I’m currently using ARI to play audio files (converted to mono WAV with 16bit PCM at 8kHz) via playback from URL. As the audio quality does not really match the standard of 2021, I’m looking for a way to improve the quality in the direction of HD Voice.
So, is there a way to use MP3Player from ARI or what other path could lead into the right direction?
16 bit 8kHz exceeds the public landline network quality (8 bit companded, 8kHz) and significantly exceeds mobile phone quality (vocoded).
If this does not involve the public network, you should convert the audio to the codec used in your network. If it does, you are already exceeding the capabilities of the network.
Asterisk generally requires recordings in other codecs to not have a WAV, etc., wrapper, but sox can create such files.
Afaik mono WAV, 16bit PCM at 8kHz is the Asterisk native SLN format, which should be fine and transcorded on the fly, isn’t it?
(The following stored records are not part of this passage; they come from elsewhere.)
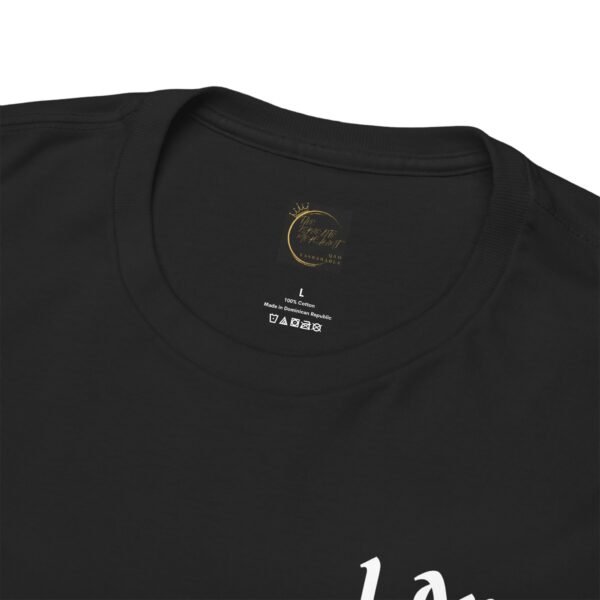 "AHAYAH" Hebrew Name of God Shirt – I AM-Shirt (Exodus 3:14 Scripture Tee) by The Israelite Merchant™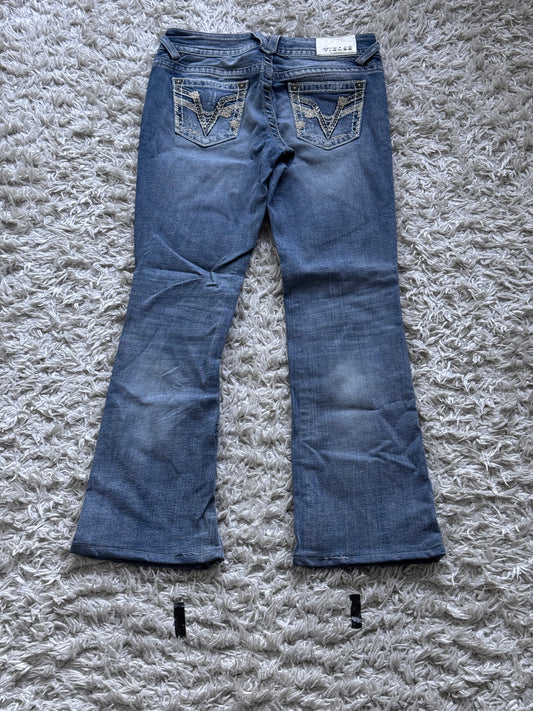 Frauen Jeans US31 F404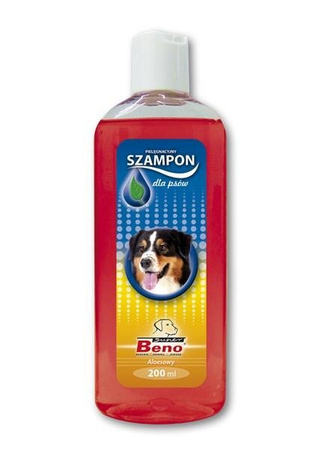 Certech super beno szampon aloesowy pielęgnacyjny dla psów 200 ml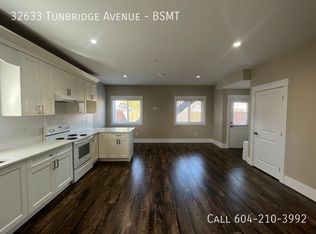 32633 Tunbridge Ave #BASEMENT, Mission, BC V4S 1A4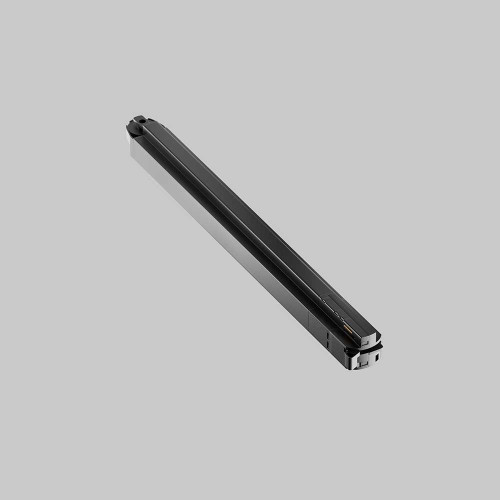
                    Трековый светодиодный светильник Maytoni Technical Basis TR000-1-12W3K-B        
    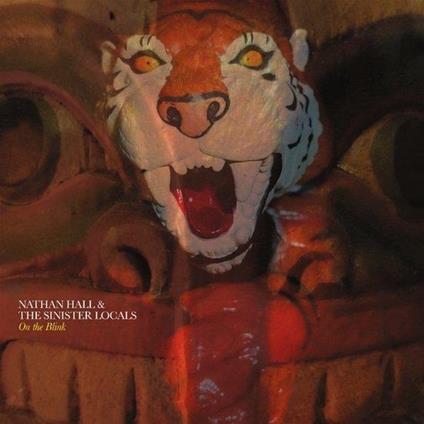 On The Blink - CD Audio di Nathan Hall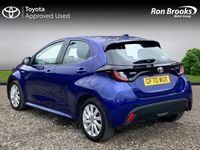 used Toyota Yaris Hybrid 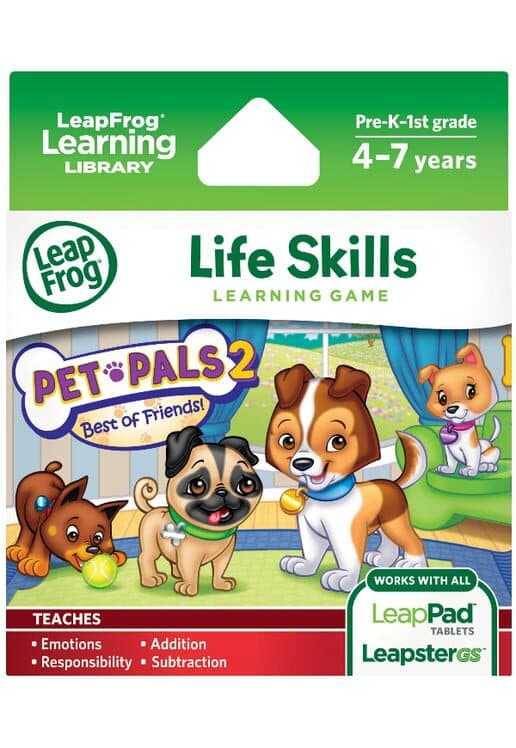 Pet Pals 2: Best of Friends cover art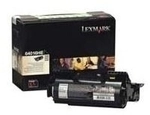 Lexmark Toner 64016SE - Schwarz - Kapazit&auml;t: 6.000 Seiten (64016SE)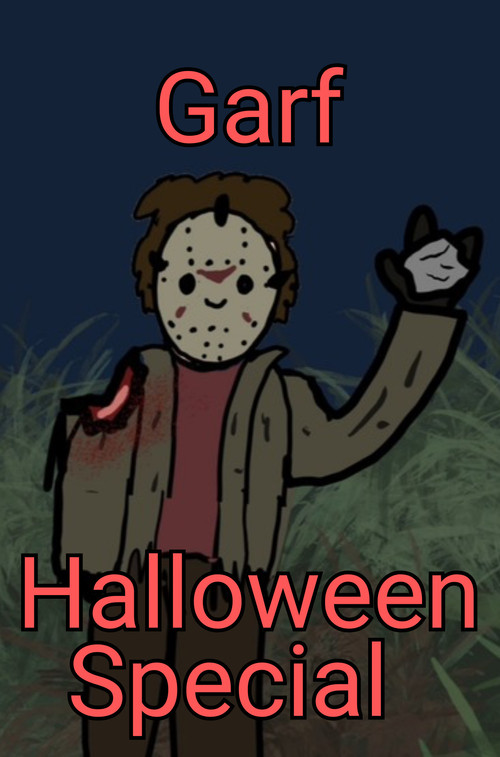 Garfield: Halloween Special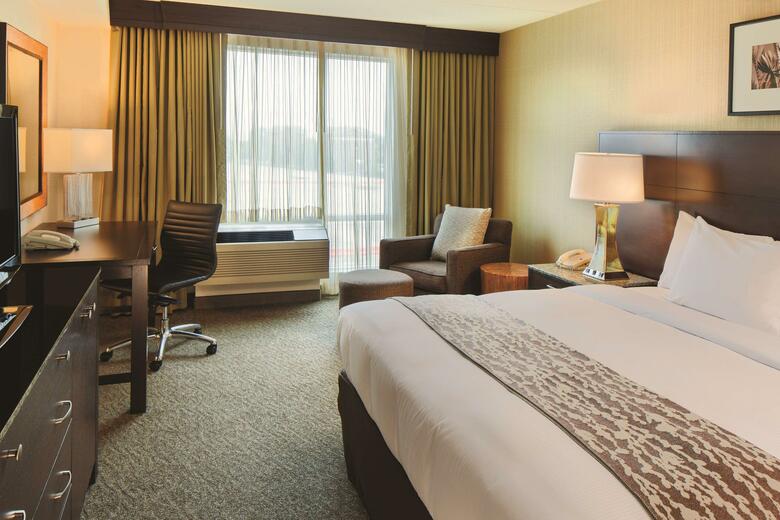 Hotel Doubletree Club Bayside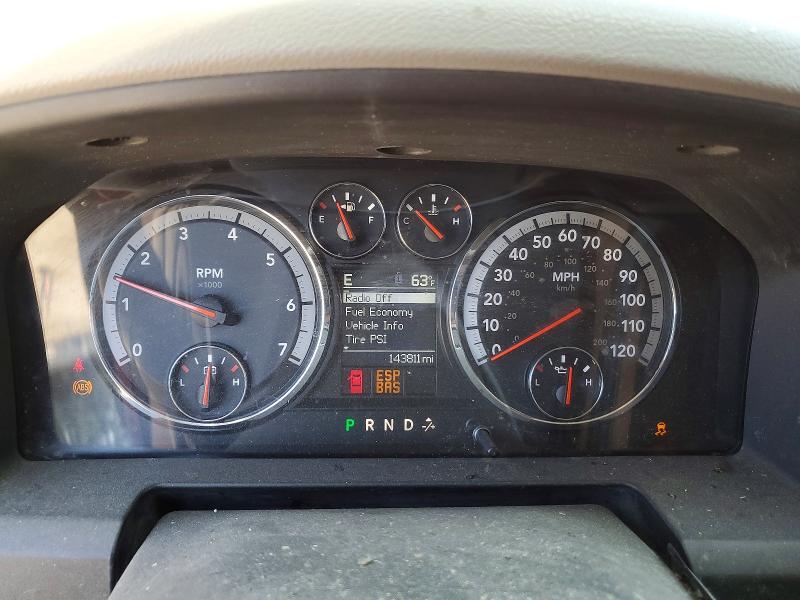 Aukcja sprzedaży 2010 Dodge Ram 1500, vin: 1D7RB1GP9AS238709, numer aukcji: 65758376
But I am grateful for any corrections!
Asterisk format suffixes are case sensitive. There is no SLN format. sln format is not Microsoft WAV, as it has no RIFF wrapper, but is pure media, with no meta data. Asterisk WAV format is is Microsoft WAV format, with GSM encoded audio. For Microsoft WAV format with all the attributes you quote, you need Asterisk wav format.
Ah, all right! Then I communicated that wrongly. I use mono 16bit PCM at 8kHz as raw media with .wav extension. Sorry for the confusion.
Meanwhile I looked up the G.722 specifications, which are 16bit PCM at 16kHz. So I ask myself how to achieve the best possible audio quality with Playback in regard to G.722.
G.722 is more complex than that, and will have lower quality than 16 bit 16kHz signed linear. Asterisk supports files in raw 16 bit, 16kHz, little endian, mono, signed linear, using the filename extension .sln16, so if you record to that format, you will get no additional losses from transcoding to the variant of G.722 that Asterisk supports, beyond those inherent in using G.722.
In that case, it will have been downgraded to G.711 A-Law (as you are in Europe), or GSM by the time it reaches the caller. The service you are getting from the PSTN is 3.1kHz audio, which means 300 to 3.4kHz. This is sampled at 8kHz to meed the Nyquist sampling criteria and allow a margin for practically realisable anti-aliasing filters.
The service the mobile network provides is speech, which is more restrictive than 3.1kHz audio.